Depois da passagem da TVI pelo restaurante, o menu reduzia-se a oito pratos “para picar”, quatro pratos principais e duas sobremesas. “As pessoas aqui não pagam todos os dias entre 15€ e 20€ por um prato”, garante Paulo. E, por isso, voltou às diárias e acrescentou mais opções de carne e peixe, num total de 28 pratos, fora entradas e sobremesas. Deixou de lado o peixe fresco e grande parte do marisco — ainda que mantenha o arroz, a cataplana e a caldeirada de marisco.

O chef criou ainda aquele que Paulo considera ser o melhor espaço do restaurante: uma banca de madeira na qual se corta o pão e que serve também de montra para a garrafeira do restaurante.
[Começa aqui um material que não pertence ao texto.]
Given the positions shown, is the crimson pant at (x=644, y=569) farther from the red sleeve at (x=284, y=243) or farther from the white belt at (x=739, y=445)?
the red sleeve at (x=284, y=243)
Na cozinha, que funcionava com fogões ligados com alicate e um grelhador partido, Ljubomir instalou novos equipamentos. Na sala, decidiu pôr uns individuais azuis de pano em cima das toalhas brancas. “Sabe quanto gastava para lavar isso tudo, todos os dias? 12€”, exclama Paulo, que decidiu substituir esse sistema por uma toalhas de plástico às flores, nas quais basta apenas passar o pano para limpar.

Sem medo das represálias por não ter seguido à risca tudo o que a produção sugeriu, Paulo está expectante para ver de que forma a sua mensagem é passada no programa do próximo domingo, 8 de dezembro. Mas ainda que não tenha visto as imagens, sabe que a manipulação é real.
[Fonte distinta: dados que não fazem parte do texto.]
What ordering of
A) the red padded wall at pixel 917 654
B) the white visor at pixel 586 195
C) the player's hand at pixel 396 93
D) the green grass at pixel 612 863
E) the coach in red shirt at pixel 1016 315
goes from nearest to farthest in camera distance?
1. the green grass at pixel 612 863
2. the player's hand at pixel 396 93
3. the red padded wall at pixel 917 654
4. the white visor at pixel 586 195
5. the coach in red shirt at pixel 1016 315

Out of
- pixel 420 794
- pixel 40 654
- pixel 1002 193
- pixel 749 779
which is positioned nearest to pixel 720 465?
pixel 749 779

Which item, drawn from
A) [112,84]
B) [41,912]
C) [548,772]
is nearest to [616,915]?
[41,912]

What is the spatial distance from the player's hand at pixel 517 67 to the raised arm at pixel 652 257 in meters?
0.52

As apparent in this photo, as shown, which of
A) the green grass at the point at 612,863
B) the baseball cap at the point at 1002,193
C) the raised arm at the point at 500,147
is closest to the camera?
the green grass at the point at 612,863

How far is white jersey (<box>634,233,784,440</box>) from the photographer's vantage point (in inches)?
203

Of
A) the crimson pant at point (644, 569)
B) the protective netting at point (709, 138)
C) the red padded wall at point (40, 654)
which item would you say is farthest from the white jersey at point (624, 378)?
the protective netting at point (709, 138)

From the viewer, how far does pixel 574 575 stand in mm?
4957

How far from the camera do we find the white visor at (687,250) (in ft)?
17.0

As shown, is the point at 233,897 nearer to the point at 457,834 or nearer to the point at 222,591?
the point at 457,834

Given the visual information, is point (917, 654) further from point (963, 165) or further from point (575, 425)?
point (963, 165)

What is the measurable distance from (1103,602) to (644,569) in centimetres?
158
“Já vi que as fotografias que eles tiraram e partilharam com a imprensa foram tiradas depois do almoço, sem me terem dado a hipótese de limpar”, conta. E aponta para uma delas em específico: “Está a ver estas três formas de pudim aparentemente todas usadas e sujas? Quem me dera a mim vender um pudim por dia, quanto mais três”, diz à MAGG, sugerindo que tenha sido a produção a empilhar os utensílios.

Avisa também que é possível que apareçam imagens de baratas na sala, coisa que garante não ser habitual. “Não sei se foram eles que mandaram a Câmara fazer a desinfestação dos esgotos nesse dia ou não, mas a verdade é que apareceram algumas”, explica.
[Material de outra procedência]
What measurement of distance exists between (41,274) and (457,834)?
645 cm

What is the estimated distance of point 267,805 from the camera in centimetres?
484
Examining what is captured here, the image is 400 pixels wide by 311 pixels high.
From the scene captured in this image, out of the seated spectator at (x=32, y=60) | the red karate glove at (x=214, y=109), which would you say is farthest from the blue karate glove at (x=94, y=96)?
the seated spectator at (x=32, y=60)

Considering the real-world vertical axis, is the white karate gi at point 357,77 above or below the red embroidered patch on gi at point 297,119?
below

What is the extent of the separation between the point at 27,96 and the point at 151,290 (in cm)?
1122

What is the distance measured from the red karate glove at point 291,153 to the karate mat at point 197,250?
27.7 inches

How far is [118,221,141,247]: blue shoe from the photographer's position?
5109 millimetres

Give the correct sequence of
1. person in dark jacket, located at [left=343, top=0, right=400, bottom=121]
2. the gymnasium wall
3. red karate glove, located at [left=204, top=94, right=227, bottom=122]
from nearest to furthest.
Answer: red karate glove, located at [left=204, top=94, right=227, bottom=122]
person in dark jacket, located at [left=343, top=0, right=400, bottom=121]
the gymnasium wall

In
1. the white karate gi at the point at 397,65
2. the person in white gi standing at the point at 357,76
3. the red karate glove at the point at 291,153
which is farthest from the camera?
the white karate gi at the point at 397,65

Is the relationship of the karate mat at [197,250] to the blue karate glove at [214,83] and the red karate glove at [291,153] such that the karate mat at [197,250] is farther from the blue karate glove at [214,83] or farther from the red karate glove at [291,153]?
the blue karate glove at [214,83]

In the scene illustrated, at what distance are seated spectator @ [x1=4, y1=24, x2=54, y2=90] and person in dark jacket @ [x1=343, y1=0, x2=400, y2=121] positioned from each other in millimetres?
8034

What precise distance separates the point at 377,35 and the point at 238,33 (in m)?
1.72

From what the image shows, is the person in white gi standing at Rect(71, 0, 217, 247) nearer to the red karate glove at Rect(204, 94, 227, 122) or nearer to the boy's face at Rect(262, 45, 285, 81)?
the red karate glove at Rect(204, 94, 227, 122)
Ainda na dúvida sobre se a participação no programa será positiva para o restaurante, Paulo está feliz por, pelo menos, ter saldado parte da dívida e de ter pago já alguns salários em atraso. “Só falta pagar este mês à Ana. Mas também, qual é a empregada que, depois de 14 anos de casa vai para a televisão falar mal do patrão e queixar-se de que não tem folgas?”, questiona. Paulo garante que todos descansam à quarta-feira e têm ainda outra meia folga rotativa durante a semana. Os horários dividem-se em dois: entram ao meio-dia ou às 11h30 se quiserem almoçar, e saem às 15h30. Depois voltam às 19, ou às 18h30 se quiserem jantar, e saem às 23 horas. “É por isso que às vezes pergunto: serei assim tão mau patrão quando nos outros lados vejo empregados a fazer 10 ou 12 horas por dia e aqui os meus fazem 7?”.

Paulo lembra uma das primeiras frases que Ljubomir lhe disse mal chegou: “Este restaurante não tem salvação”. Mas Paulo não desiste. “Eu vou trabalhar sempre, doa a quem doer, e espero que o programa me dê a publicidade que eu preciso”. Se acha que essa publicidade vai ser boa? “Nem por isso, por alguma razão aquilo se chama pesadelo.”

Veja aqui como era o Solmar Canas antes da intervenção de Ljubomir Stanisic.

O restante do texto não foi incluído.